Wat moet gebeuren
Schrijf uit de regels hieronder alleen die regels over waarin de string "BBox" voorkomt.

Overzicht
*****

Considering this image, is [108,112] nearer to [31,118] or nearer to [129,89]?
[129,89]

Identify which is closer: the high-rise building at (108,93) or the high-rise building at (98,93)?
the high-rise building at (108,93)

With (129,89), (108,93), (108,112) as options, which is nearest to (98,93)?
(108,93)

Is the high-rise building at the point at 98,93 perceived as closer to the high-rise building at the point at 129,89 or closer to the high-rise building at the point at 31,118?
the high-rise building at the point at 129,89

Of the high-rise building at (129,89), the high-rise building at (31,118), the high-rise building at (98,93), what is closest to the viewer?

*****

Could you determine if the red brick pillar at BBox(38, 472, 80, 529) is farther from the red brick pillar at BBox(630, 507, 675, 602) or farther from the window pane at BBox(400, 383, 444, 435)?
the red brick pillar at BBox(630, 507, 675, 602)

*****

Antwoord
Could you determine if the red brick pillar at BBox(38, 472, 80, 529) is farther from the red brick pillar at BBox(630, 507, 675, 602) or farther from the window pane at BBox(400, 383, 444, 435)?
the red brick pillar at BBox(630, 507, 675, 602)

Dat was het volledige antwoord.